→ Reading passage
[Start of Attachment]

In critically ill patients with acute kidney injury, estimates of kidney function are used to modify drug dosing, adjust nutritional therapy and provide dialytic support. However, estimating glomerular filtration rate is challenging due to fluctuations in kidney function, creatinine production and fluid balance. We hypothesized that commonly used glomerular filtration rate prediction equations overestimate kidney function in patients with acute kidney injury and that improved estimates could be obtained by methods incorporating changes in creatinine generation and fluid balance.


We analysed data from a multicentre observational study of acute kidney injury in critically ill patients. We identified 12 non-dialysed, non-oliguric patients with consecutive increases in creatinine for at least 3 and up to 7 days who had measurements of urinary creatinine clearance. Glomerular filtration rate was estimated by Cockcroft-Gault, Modification of Diet in Renal Disease, Jelliffe equation and Jelliffe equation with creatinine adjusted for fluid balance (Modified Jelliffe) and compared to measured urinary creatinine clearance.

[End of Attachment]

→ Information shown
[Start of Attachment]

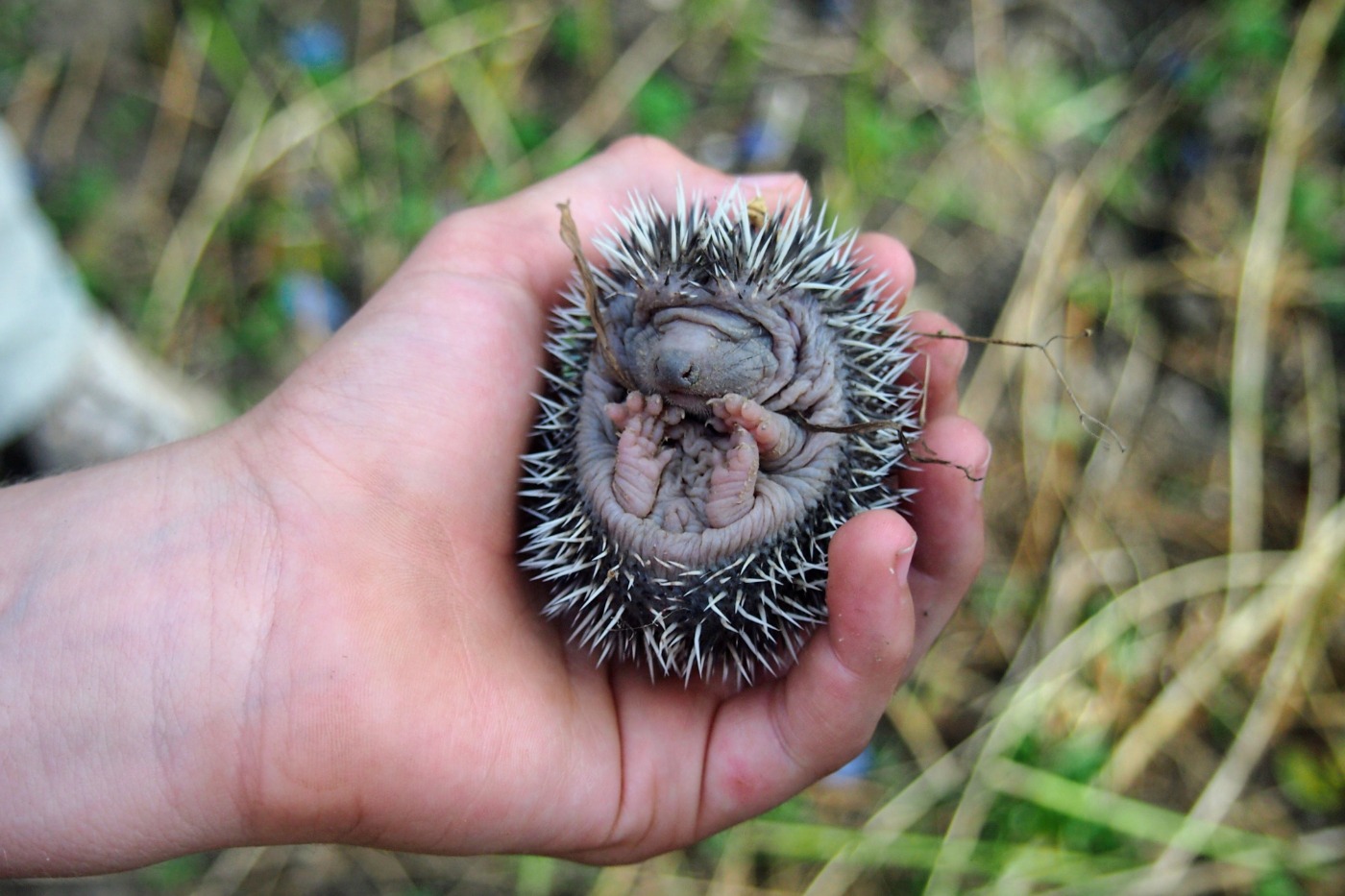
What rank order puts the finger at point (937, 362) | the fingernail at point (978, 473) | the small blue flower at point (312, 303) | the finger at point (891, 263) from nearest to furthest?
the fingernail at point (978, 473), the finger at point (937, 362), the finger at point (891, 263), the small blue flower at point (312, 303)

[End of Attachment]
[Start of Attachment]

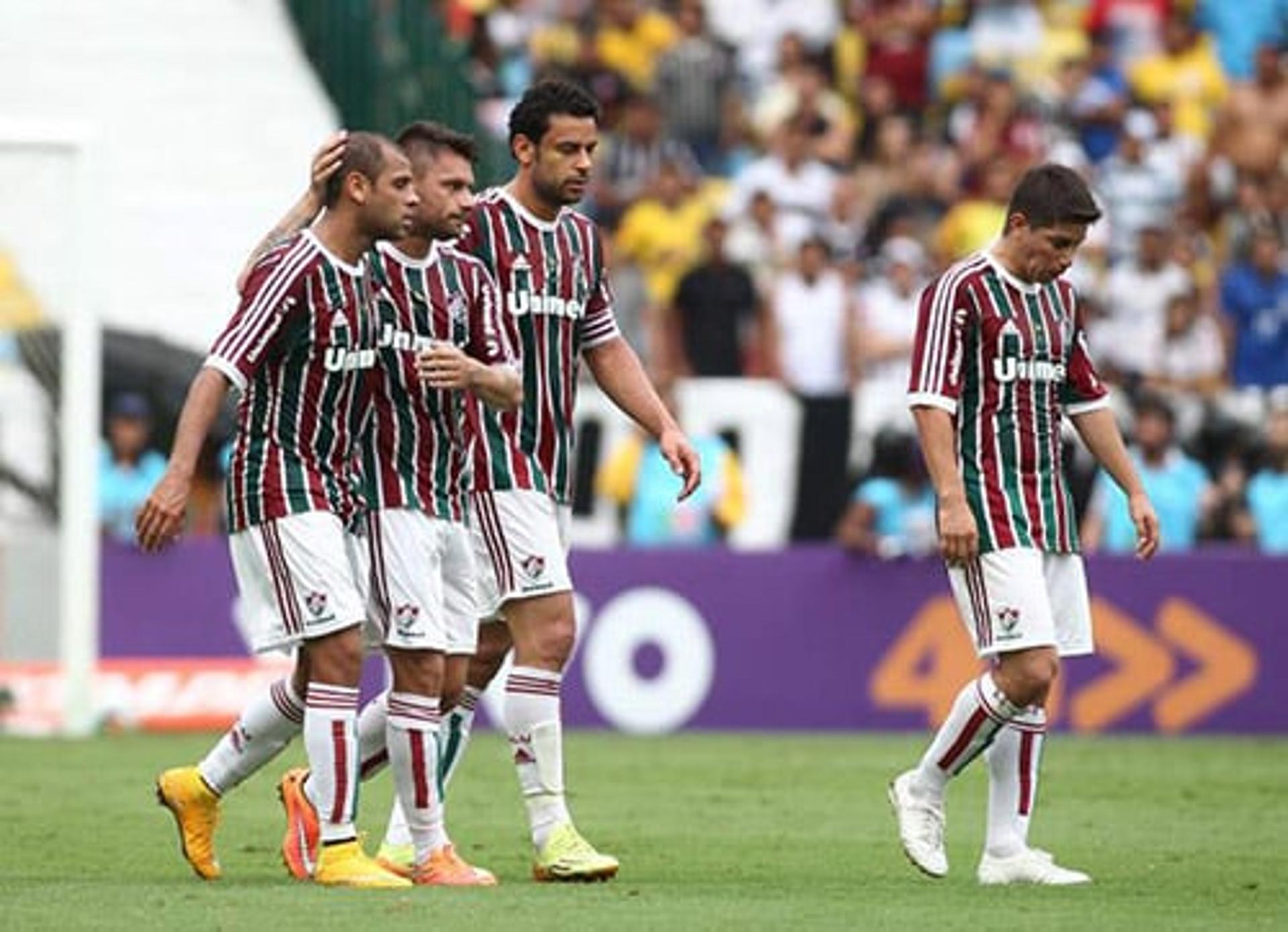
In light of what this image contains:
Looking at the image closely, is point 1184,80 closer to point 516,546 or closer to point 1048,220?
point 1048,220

[End of Attachment]
[Start of Attachment]

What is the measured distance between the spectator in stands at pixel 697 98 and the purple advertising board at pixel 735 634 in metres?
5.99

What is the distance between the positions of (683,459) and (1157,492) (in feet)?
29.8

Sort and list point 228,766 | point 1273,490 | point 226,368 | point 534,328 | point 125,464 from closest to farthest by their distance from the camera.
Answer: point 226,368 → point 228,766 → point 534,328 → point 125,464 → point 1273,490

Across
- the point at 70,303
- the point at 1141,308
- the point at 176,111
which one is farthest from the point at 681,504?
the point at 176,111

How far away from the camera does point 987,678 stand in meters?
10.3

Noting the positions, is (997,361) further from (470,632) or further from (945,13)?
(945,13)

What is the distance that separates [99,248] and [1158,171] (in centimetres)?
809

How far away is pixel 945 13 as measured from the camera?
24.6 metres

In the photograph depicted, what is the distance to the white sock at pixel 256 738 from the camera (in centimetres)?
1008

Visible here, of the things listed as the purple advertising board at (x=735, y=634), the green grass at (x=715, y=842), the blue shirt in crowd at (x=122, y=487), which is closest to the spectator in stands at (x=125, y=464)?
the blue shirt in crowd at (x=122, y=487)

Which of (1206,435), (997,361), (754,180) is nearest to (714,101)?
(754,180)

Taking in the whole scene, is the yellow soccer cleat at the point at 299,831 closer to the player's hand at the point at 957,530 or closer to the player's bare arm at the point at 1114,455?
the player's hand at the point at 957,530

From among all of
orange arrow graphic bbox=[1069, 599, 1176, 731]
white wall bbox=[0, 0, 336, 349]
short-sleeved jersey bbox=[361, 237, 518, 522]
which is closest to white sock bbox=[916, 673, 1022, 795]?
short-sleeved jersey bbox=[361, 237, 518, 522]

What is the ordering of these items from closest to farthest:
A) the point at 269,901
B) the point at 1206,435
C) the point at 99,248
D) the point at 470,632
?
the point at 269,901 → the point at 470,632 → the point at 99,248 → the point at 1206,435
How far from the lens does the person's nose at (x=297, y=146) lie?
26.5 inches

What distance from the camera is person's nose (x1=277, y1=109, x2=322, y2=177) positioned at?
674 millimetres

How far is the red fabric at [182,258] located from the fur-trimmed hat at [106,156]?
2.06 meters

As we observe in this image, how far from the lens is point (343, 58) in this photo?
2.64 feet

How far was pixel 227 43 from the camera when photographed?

[End of Attachment]

Continue the passage on estimating kidney function in critically ill patients with acute kidney injury, starting after its last sentence. The items were drawn from a separate source.

→ Result
Glomerular filtration rate estimated by Jelliffe and Modification of Diet in Renal Disease equation correlated best with urinary creatinine clearances. Estimated glomerular filtration rate by Cockcroft-Gault, Modification of Diet in Renal Disease and Jelliffe overestimated urinary creatinine clearance was 80%, 33%, 10%, respectively, and Modified Jelliffe underestimated GFR by 2%.


In patients with acute kidney injury, glomerular filtration rate estimating equations can be improved by incorporating data on creatinine generation and fluid balance. A better assessment of glomerular filtration rate in acute kidney injury could improve evaluation and management and guide interventions.